ACTIVITY:
Write out again, exactly, the lines below starting at the one with "2016-09-15T07:42:07, 3-frame burst." and ending at the one with "A: Sequence-level.".

--- PROVIDED MATERIAL Enclosed Below ---

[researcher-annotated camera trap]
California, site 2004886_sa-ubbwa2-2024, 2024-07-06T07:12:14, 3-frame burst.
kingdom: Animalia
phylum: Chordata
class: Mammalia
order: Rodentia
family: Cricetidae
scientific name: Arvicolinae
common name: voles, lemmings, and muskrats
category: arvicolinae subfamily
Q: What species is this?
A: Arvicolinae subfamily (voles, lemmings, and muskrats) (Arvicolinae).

--- End of Enclosed PROVIDED MATERIAL ---
--- PROVIDED MATERIAL Enclosed Below ---

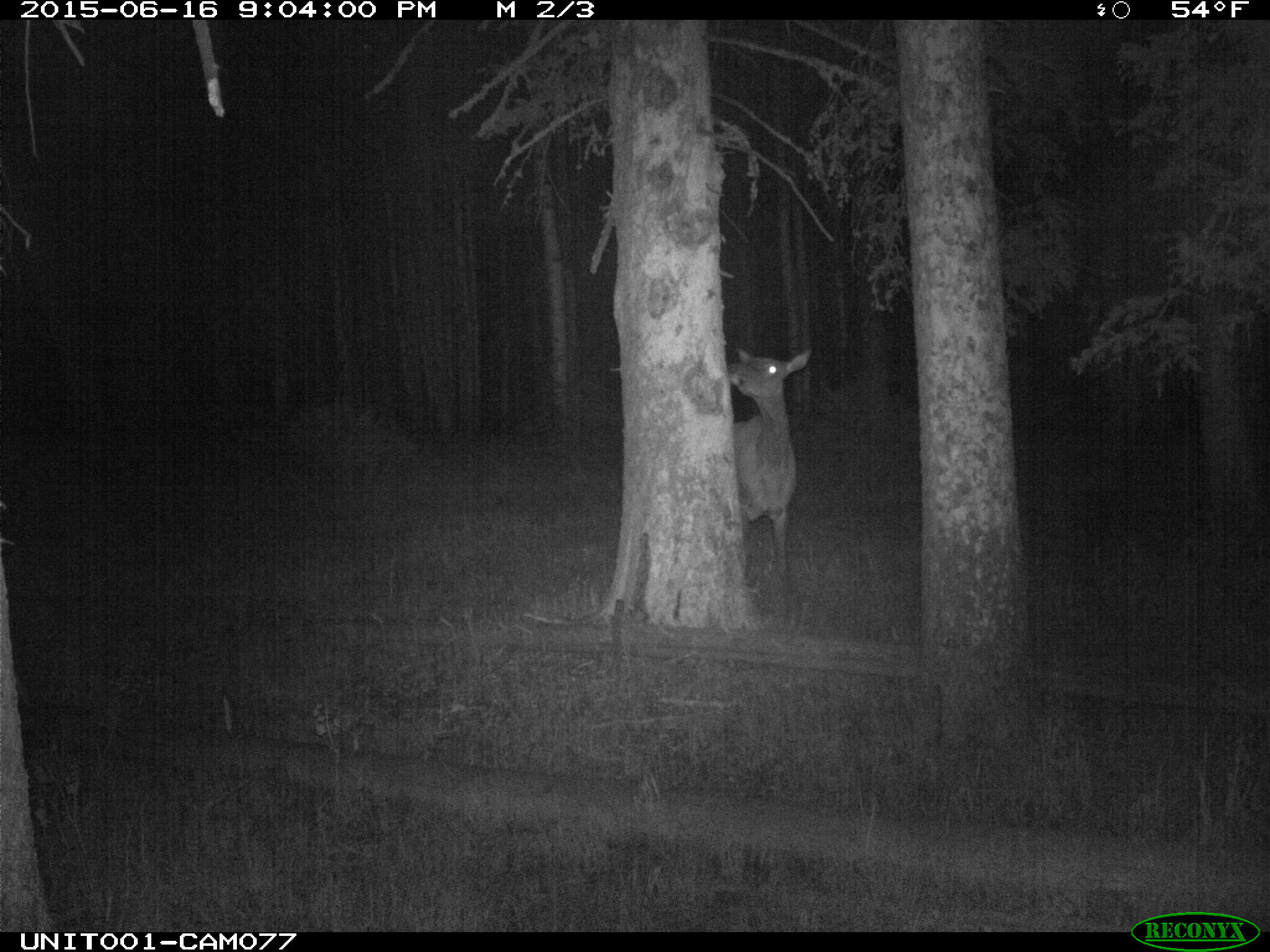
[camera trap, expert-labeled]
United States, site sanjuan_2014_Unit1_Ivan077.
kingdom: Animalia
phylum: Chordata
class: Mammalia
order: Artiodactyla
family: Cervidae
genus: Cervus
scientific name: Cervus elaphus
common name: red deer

--- End of Enclosed PROVIDED MATERIAL ---
--- PROVIDED MATERIAL Enclosed Below ---

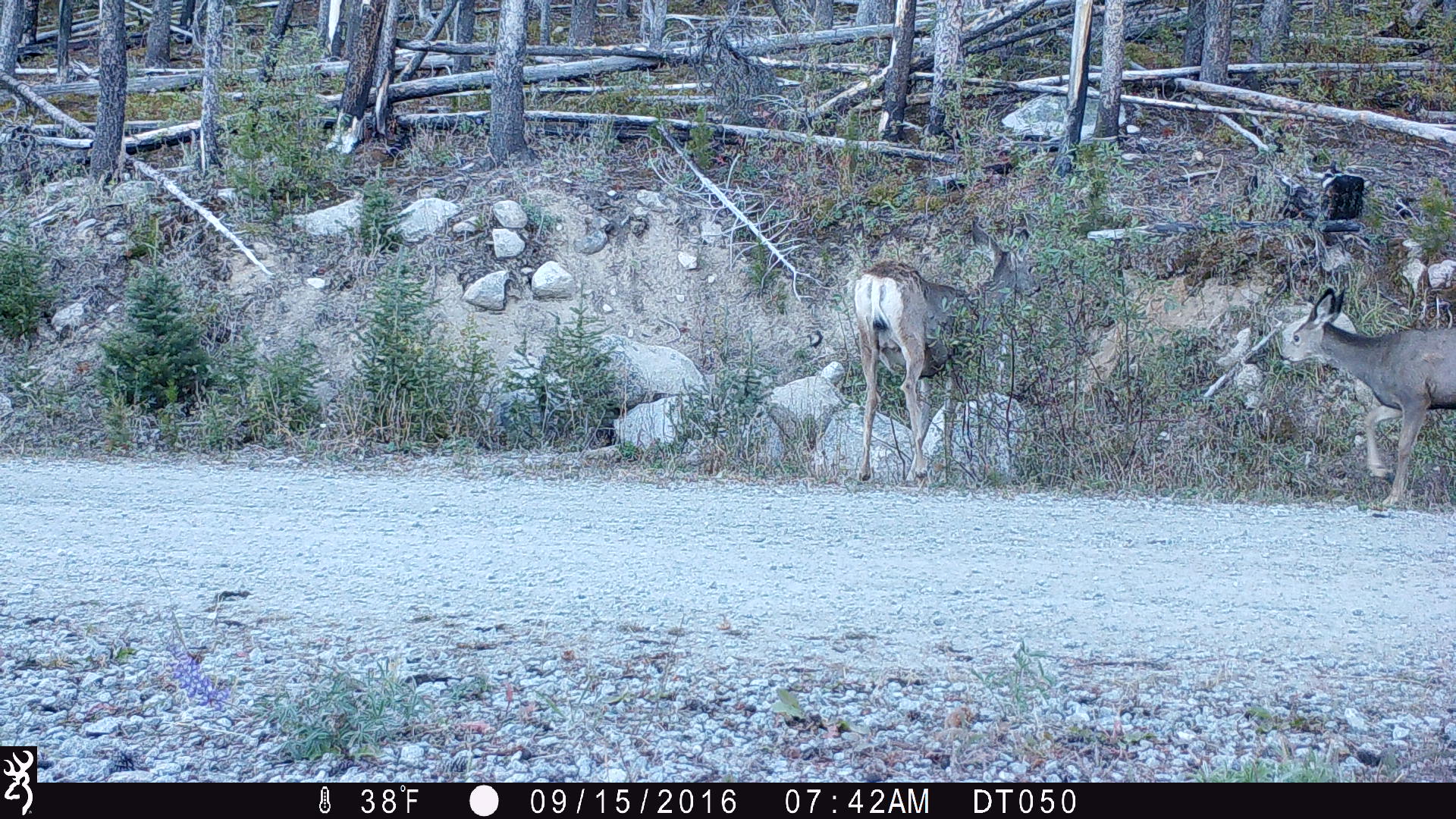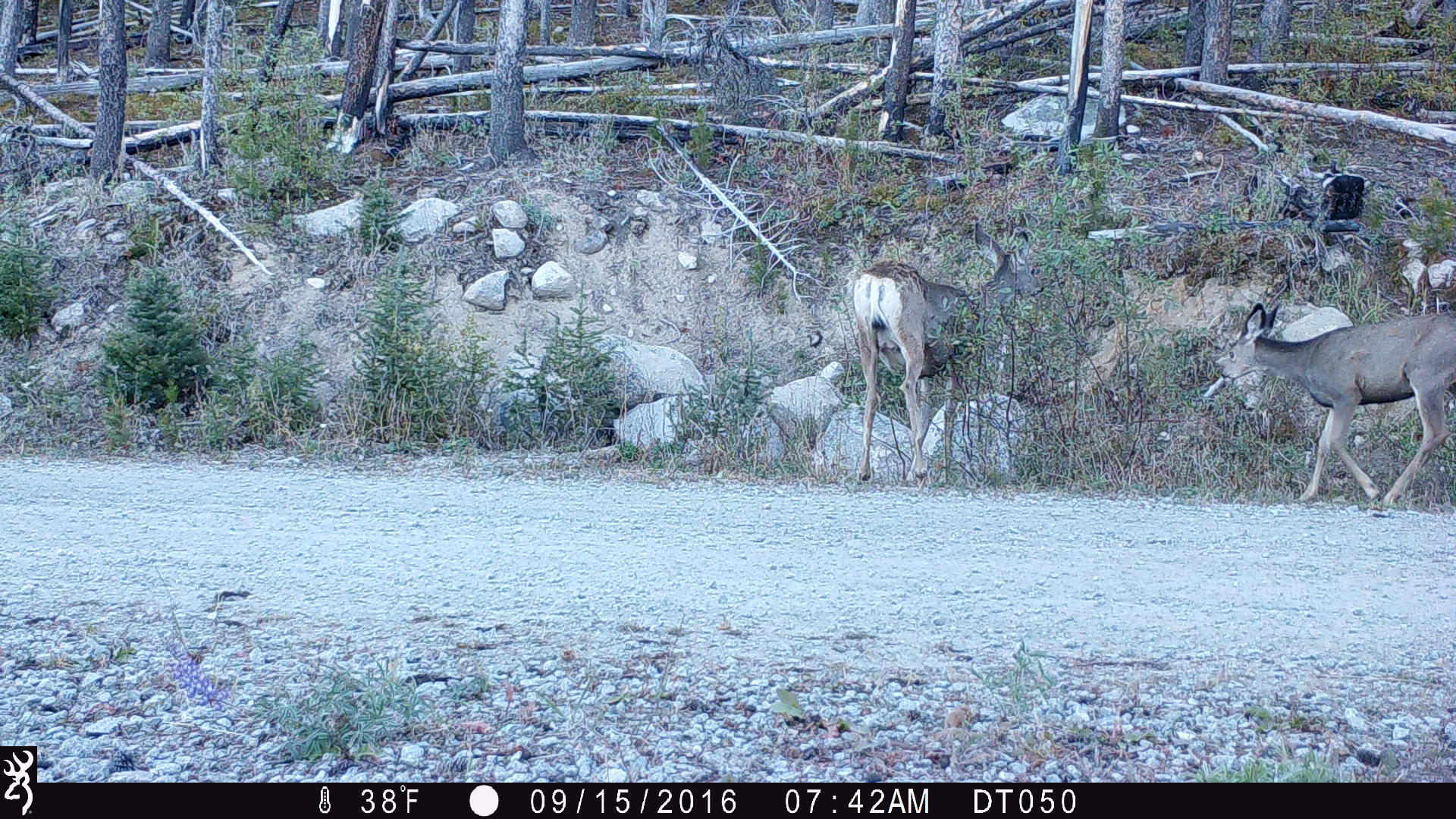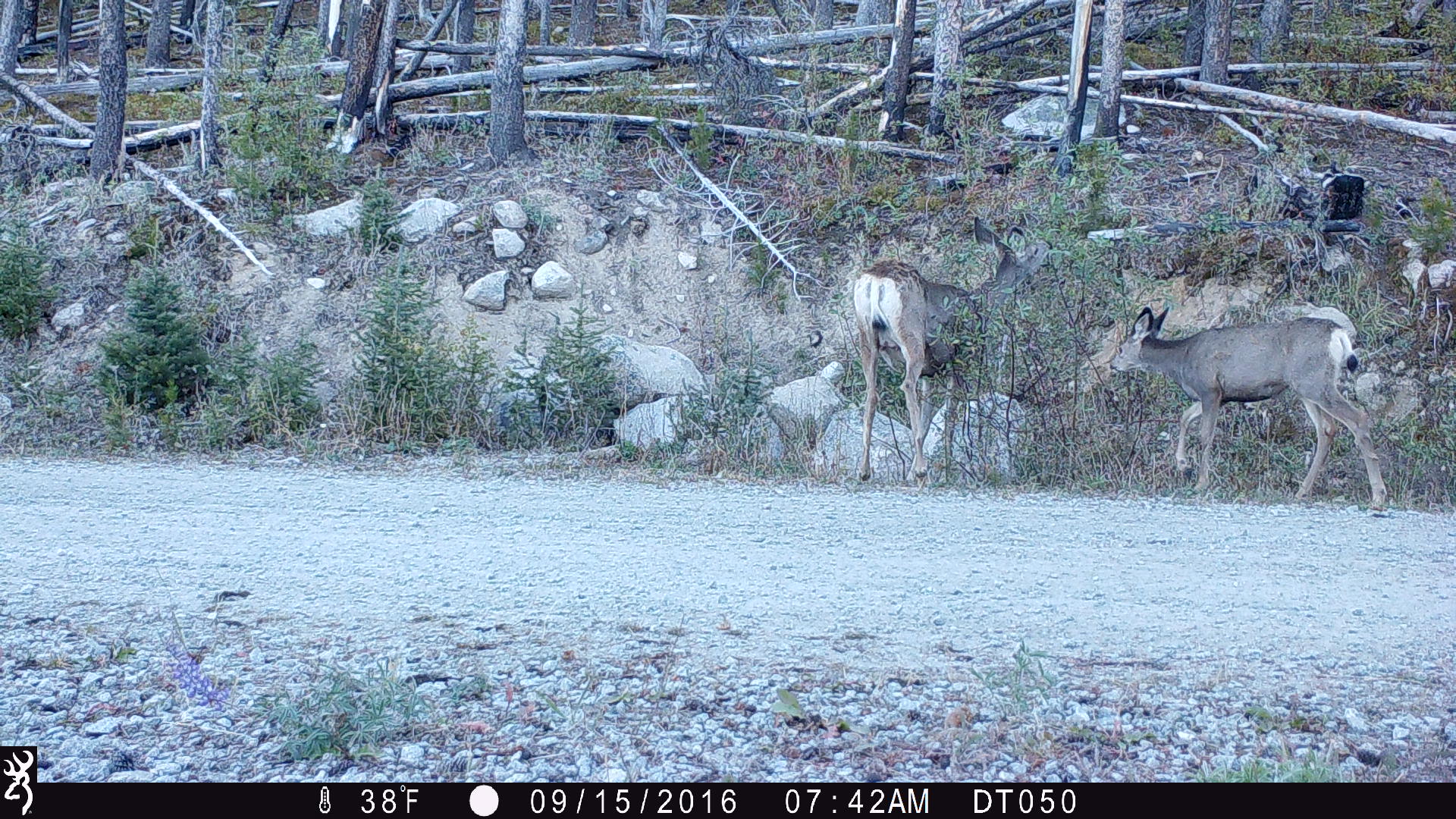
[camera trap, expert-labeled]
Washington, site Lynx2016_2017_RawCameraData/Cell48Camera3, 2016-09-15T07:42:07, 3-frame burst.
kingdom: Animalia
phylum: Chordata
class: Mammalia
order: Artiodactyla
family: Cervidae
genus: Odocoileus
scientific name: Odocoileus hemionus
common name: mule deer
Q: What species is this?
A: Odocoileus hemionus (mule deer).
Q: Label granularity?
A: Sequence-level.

--- End of Enclosed PROVIDED MATERIAL ---

YOUR SOLUTION:
Washington, site Lynx2016_2017_RawCameraData/Cell48Camera3, 2016-09-15T07:42:07, 3-frame burst.
kingdom: Animalia
phylum: Chordata
class: Mammalia
order: Artiodactyla
family: Cervidae
genus: Odocoileus
scientific name: Odocoileus hemionus
common name: mule deer
Q: What species is this?
A: Odocoileus hemionus (mule deer).
Q: Label granularity?
A: Sequence-level.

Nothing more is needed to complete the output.